• **TASK OBJECTIVE**:
Exact copies are required of the lines from the line containing "Determine the order of" through the final line of the listing, both included, and of no other lines.

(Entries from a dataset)
::::::::

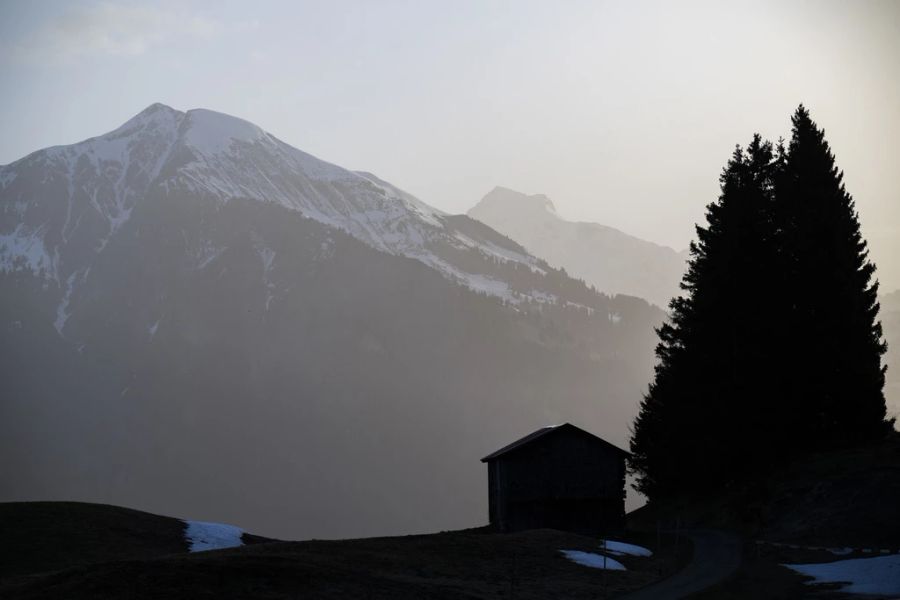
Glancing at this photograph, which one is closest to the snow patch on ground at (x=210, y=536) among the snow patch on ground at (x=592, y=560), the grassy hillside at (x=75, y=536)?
the grassy hillside at (x=75, y=536)

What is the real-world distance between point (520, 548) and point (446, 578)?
8832mm

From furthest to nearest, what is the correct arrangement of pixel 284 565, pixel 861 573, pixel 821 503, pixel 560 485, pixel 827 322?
1. pixel 560 485
2. pixel 827 322
3. pixel 821 503
4. pixel 861 573
5. pixel 284 565

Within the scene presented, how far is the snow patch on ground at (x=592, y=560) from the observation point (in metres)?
47.3

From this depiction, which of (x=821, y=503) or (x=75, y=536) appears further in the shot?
(x=75, y=536)

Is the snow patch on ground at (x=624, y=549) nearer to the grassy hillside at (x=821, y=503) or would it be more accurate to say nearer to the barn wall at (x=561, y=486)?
the grassy hillside at (x=821, y=503)

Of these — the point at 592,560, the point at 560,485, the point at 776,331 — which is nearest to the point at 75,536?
the point at 592,560

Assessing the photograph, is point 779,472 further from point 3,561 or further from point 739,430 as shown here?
point 3,561

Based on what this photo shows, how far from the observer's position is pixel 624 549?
54844 mm

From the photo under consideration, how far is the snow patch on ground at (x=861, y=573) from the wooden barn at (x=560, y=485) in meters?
22.7

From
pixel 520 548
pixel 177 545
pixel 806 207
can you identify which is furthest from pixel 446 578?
pixel 806 207

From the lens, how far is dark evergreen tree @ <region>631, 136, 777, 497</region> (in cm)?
6662

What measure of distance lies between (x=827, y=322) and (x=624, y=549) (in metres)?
21.3

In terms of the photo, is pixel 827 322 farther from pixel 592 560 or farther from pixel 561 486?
pixel 592 560

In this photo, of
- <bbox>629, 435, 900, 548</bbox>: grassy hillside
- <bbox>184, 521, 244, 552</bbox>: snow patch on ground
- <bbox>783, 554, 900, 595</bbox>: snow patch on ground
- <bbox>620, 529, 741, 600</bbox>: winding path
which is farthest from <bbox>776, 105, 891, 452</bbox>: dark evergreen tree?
<bbox>184, 521, 244, 552</bbox>: snow patch on ground
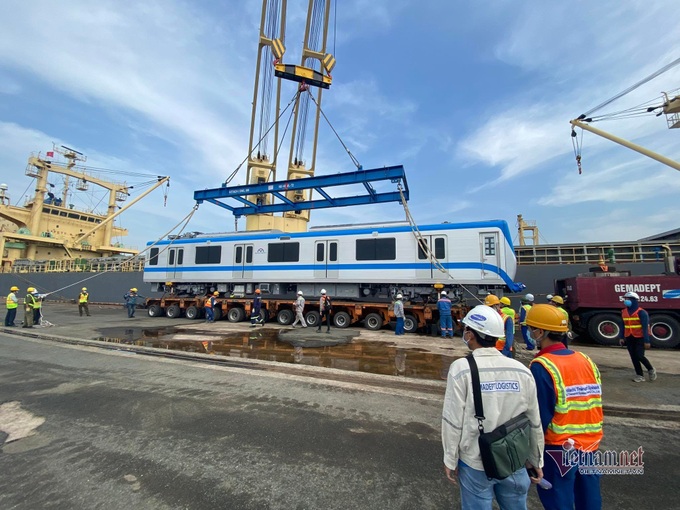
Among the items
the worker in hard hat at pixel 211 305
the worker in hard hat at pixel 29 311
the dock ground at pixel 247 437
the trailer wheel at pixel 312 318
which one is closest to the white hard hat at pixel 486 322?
the dock ground at pixel 247 437

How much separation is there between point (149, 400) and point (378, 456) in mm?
3649

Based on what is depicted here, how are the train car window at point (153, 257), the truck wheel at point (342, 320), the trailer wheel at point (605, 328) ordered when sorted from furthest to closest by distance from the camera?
the train car window at point (153, 257), the truck wheel at point (342, 320), the trailer wheel at point (605, 328)

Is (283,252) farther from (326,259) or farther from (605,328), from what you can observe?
(605,328)

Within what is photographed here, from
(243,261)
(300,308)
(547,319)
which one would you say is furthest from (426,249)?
(547,319)

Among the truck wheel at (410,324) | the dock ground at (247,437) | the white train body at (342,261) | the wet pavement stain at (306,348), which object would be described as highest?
the white train body at (342,261)

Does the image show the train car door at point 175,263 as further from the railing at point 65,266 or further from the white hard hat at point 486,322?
the white hard hat at point 486,322

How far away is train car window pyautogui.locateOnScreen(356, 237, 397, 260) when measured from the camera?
12286 mm

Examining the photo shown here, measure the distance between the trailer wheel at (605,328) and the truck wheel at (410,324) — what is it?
5.53 meters

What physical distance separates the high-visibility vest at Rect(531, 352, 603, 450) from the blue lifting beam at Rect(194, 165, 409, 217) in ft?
38.0

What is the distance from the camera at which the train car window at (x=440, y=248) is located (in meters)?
11.5

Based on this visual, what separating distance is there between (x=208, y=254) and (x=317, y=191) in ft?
21.4

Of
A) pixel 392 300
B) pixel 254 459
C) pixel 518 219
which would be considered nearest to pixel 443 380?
pixel 254 459

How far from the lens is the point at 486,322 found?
6.17 ft

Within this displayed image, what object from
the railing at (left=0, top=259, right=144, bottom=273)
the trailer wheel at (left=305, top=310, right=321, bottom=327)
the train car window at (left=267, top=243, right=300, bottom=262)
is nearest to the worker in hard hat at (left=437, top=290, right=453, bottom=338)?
the trailer wheel at (left=305, top=310, right=321, bottom=327)
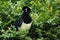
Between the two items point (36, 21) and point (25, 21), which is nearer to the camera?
point (25, 21)

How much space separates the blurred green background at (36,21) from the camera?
A: 2.97m

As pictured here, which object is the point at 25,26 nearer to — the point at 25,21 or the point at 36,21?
the point at 25,21

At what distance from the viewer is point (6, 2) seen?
3.38m

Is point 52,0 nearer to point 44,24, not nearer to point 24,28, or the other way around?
point 44,24

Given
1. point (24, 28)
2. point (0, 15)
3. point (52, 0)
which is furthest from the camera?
point (52, 0)

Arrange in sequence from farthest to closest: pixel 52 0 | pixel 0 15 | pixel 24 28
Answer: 1. pixel 52 0
2. pixel 0 15
3. pixel 24 28

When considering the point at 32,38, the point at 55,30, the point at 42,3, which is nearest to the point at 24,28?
the point at 32,38

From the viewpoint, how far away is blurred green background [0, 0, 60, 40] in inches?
117

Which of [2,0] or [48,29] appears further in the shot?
[2,0]

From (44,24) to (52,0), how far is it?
1.84 ft

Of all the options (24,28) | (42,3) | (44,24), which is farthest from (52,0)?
(24,28)

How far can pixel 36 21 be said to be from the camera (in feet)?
10.1

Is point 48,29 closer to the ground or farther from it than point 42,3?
closer to the ground

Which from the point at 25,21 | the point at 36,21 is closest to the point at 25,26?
the point at 25,21
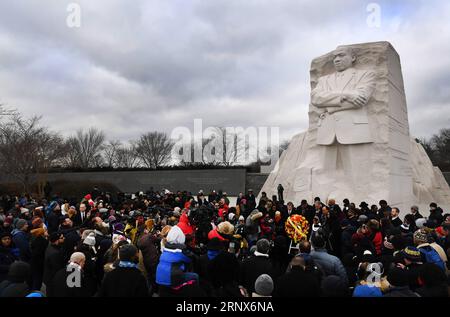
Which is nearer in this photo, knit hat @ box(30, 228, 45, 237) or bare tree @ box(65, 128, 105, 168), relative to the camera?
knit hat @ box(30, 228, 45, 237)

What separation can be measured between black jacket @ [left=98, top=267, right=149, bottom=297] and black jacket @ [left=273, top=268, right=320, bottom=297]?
1152mm

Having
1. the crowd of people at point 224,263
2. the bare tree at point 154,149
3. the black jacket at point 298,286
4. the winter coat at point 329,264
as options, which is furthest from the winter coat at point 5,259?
the bare tree at point 154,149

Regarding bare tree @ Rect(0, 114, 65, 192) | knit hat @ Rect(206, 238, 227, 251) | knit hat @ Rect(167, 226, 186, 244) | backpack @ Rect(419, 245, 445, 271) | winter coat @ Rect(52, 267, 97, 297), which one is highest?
bare tree @ Rect(0, 114, 65, 192)

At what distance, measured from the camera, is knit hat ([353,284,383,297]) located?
2801 mm

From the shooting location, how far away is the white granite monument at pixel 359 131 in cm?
1281

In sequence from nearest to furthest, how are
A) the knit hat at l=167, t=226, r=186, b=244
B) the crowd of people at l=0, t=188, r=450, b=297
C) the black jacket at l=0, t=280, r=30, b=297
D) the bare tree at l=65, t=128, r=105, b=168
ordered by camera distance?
the black jacket at l=0, t=280, r=30, b=297 → the crowd of people at l=0, t=188, r=450, b=297 → the knit hat at l=167, t=226, r=186, b=244 → the bare tree at l=65, t=128, r=105, b=168

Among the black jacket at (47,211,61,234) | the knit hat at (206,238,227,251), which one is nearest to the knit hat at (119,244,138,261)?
the knit hat at (206,238,227,251)

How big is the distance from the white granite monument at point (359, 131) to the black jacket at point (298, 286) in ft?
34.1

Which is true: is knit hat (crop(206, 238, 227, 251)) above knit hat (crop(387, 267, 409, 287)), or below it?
above

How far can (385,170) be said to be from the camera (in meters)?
12.6

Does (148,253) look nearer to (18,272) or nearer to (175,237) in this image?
(175,237)

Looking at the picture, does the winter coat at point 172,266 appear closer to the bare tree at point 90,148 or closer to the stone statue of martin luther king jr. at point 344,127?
the stone statue of martin luther king jr. at point 344,127

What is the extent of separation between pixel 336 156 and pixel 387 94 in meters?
2.92

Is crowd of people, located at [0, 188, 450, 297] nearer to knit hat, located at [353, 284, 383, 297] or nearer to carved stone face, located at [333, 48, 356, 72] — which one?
knit hat, located at [353, 284, 383, 297]
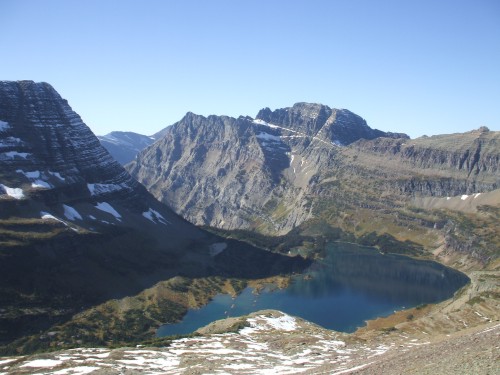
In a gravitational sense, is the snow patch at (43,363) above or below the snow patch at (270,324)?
above

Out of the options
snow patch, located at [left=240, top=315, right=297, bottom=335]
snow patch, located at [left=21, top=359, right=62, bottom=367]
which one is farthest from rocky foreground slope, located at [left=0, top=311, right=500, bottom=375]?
snow patch, located at [left=240, top=315, right=297, bottom=335]

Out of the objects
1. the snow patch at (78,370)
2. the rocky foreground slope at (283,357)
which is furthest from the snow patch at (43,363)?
the snow patch at (78,370)

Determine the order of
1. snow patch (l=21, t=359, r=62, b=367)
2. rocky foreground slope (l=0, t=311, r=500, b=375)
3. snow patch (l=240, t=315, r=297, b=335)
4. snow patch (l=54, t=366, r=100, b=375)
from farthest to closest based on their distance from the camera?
snow patch (l=240, t=315, r=297, b=335) → snow patch (l=21, t=359, r=62, b=367) → snow patch (l=54, t=366, r=100, b=375) → rocky foreground slope (l=0, t=311, r=500, b=375)

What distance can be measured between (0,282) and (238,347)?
343 ft

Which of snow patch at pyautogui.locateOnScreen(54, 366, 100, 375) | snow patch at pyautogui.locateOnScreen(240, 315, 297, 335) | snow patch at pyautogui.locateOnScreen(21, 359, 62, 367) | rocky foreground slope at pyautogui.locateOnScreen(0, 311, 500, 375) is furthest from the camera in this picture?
snow patch at pyautogui.locateOnScreen(240, 315, 297, 335)

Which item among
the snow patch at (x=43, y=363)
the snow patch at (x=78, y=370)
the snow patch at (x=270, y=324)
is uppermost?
the snow patch at (x=78, y=370)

::::::::

• **RESULT OF THIS TASK**:
Determine the order of
1. snow patch (l=21, t=359, r=62, b=367)
2. rocky foreground slope (l=0, t=311, r=500, b=375)
3. snow patch (l=240, t=315, r=297, b=335)
4. snow patch (l=54, t=366, r=100, b=375)
from farthest to closest based on their distance from the camera?
snow patch (l=240, t=315, r=297, b=335) → snow patch (l=21, t=359, r=62, b=367) → snow patch (l=54, t=366, r=100, b=375) → rocky foreground slope (l=0, t=311, r=500, b=375)

What distance can be measured between (0,282) and (238,347)?
343 ft

Which of snow patch at pyautogui.locateOnScreen(54, 366, 100, 375) | snow patch at pyautogui.locateOnScreen(240, 315, 297, 335) | snow patch at pyautogui.locateOnScreen(21, 359, 62, 367) | rocky foreground slope at pyautogui.locateOnScreen(0, 311, 500, 375) is furthest from the camera in this picture?
snow patch at pyautogui.locateOnScreen(240, 315, 297, 335)

Which item among
the snow patch at (x=43, y=363)
the snow patch at (x=78, y=370)
the snow patch at (x=270, y=324)
is uppermost?
the snow patch at (x=78, y=370)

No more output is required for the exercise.